Open GoogleCodeExporter opened 9 years ago

GoogleCodeExporter commented 9 years ago
What steps will reproduce the problem?
q1 = Quaternion(.15,0, 0.99,0).normalized()
q2 = Quaternion(.15,0,-0.99,0).normalized()
print Quaternion.new_interpolate(q1,q2,0.0)
print Quaternion.new_interpolate(q1,q2,0.25)
print Quaternion.new_interpolate(q1,q2,0.5)
print Quaternion.new_interpolate(q1,q2,0.75)
print Quaternion.new_interpolate(q1,q2,1.0)
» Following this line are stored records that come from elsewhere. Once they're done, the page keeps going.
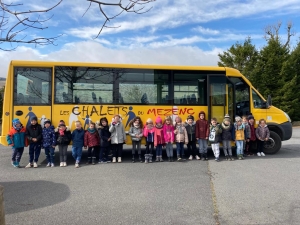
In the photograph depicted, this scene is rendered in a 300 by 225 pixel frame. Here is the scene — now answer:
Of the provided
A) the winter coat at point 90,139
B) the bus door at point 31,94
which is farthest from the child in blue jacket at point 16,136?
the winter coat at point 90,139

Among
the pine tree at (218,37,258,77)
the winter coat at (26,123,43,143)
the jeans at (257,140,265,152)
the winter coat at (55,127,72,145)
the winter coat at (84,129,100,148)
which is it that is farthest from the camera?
the pine tree at (218,37,258,77)

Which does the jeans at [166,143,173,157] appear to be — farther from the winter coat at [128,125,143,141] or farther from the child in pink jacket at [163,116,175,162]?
the winter coat at [128,125,143,141]

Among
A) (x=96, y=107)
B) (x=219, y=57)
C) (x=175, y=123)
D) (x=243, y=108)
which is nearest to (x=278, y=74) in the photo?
(x=219, y=57)

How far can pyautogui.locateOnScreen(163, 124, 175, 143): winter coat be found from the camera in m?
8.36

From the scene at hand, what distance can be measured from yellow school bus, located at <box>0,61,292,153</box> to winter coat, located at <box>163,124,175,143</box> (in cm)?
39

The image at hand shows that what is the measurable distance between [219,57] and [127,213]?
23.7 meters

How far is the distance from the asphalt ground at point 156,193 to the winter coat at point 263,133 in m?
1.06

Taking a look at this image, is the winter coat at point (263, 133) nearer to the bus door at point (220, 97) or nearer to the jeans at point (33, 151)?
the bus door at point (220, 97)

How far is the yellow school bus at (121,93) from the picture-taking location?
316 inches

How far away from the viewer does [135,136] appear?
8.31 m

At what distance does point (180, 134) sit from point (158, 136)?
67 cm

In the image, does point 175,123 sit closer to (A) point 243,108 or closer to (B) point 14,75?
(A) point 243,108

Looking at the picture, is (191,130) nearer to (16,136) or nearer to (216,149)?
(216,149)

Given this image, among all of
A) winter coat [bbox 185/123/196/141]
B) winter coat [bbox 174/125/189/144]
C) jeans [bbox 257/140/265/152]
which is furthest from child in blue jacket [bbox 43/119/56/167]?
jeans [bbox 257/140/265/152]
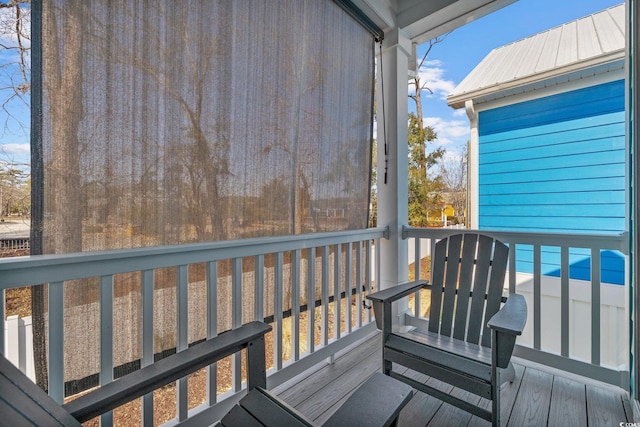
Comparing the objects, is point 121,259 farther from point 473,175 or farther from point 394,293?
point 473,175

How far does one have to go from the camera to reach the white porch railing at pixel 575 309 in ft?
6.09

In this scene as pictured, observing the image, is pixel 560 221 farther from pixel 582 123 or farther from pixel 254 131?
pixel 254 131

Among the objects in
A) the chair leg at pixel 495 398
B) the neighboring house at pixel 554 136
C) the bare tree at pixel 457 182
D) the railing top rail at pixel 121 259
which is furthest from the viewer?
the bare tree at pixel 457 182

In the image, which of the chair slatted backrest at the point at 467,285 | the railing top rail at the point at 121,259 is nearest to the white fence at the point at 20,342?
the railing top rail at the point at 121,259

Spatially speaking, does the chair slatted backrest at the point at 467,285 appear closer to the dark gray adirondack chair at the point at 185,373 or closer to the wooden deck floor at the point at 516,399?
the wooden deck floor at the point at 516,399

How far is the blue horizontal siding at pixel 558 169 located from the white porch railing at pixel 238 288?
197cm

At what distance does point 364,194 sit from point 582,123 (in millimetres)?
2539

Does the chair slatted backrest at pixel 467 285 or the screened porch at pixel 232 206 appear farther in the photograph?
the chair slatted backrest at pixel 467 285

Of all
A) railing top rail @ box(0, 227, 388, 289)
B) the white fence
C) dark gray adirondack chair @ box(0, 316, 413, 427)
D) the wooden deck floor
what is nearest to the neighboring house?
the wooden deck floor

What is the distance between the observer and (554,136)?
3248 mm

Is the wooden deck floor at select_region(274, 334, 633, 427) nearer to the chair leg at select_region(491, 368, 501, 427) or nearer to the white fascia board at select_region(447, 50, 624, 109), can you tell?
the chair leg at select_region(491, 368, 501, 427)

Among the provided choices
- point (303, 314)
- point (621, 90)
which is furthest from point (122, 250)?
point (621, 90)

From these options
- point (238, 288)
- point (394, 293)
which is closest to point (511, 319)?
point (394, 293)

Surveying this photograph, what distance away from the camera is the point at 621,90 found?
294cm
What is the expected output? What do you see instead?
I get the following output which does not appear to interpolate between the two 
quaternions:
Quaternion(real=0.15, imag=<0.00, -0.99, 0.00>)
Quaternion(real=0.15, imag=<0.00, -1.00, 0.00>)
Quaternion(real=0.15, imag=<0.00, -1.00, 0.00>)
Quaternion(real=0.15, imag=<0.00, -1.00, 0.00>)
Quaternion(real=0.15, imag=<0.00, -0.99, 0.00>)
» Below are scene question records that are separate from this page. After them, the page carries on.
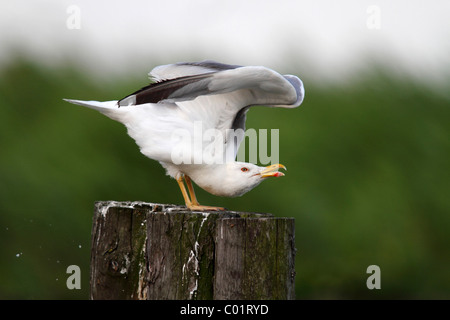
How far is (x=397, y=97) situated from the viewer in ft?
21.7

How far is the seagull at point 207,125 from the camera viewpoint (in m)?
4.09

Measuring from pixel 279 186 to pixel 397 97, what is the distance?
150cm

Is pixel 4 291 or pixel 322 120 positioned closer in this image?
pixel 4 291

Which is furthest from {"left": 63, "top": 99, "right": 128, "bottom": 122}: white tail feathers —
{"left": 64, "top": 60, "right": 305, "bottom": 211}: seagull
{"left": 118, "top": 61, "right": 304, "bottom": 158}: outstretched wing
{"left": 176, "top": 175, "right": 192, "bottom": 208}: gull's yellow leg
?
{"left": 176, "top": 175, "right": 192, "bottom": 208}: gull's yellow leg

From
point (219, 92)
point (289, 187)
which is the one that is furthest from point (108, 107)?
point (289, 187)

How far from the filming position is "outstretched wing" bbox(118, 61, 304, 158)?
3781mm

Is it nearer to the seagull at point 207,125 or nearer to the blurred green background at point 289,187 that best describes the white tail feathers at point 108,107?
the seagull at point 207,125

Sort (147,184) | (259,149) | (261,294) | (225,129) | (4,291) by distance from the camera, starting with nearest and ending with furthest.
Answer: (261,294) < (225,129) < (259,149) < (4,291) < (147,184)

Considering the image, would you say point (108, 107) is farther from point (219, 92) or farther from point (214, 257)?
point (214, 257)

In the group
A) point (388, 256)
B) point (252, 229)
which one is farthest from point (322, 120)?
point (252, 229)

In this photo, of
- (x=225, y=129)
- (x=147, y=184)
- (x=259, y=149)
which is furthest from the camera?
(x=147, y=184)

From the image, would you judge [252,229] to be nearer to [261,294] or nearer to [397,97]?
[261,294]

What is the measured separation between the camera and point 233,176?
414 cm

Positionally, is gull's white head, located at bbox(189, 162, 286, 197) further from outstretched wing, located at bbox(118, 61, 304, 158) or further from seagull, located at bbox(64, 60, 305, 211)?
outstretched wing, located at bbox(118, 61, 304, 158)
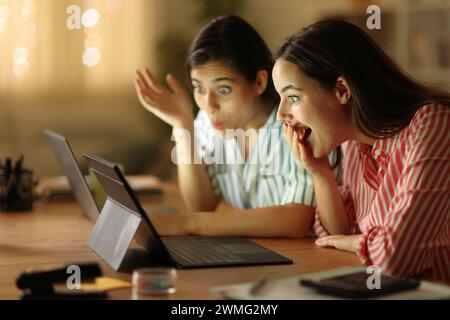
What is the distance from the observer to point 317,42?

This might be occurring when the angle between the two quaternions is obtuse?? 
I haven't dug into it enough yet to figure out the reason for failure.

What version of the product are you using? On what operating system?
Revision 36 on Ubuntu 10.04

Please provide any additional information below.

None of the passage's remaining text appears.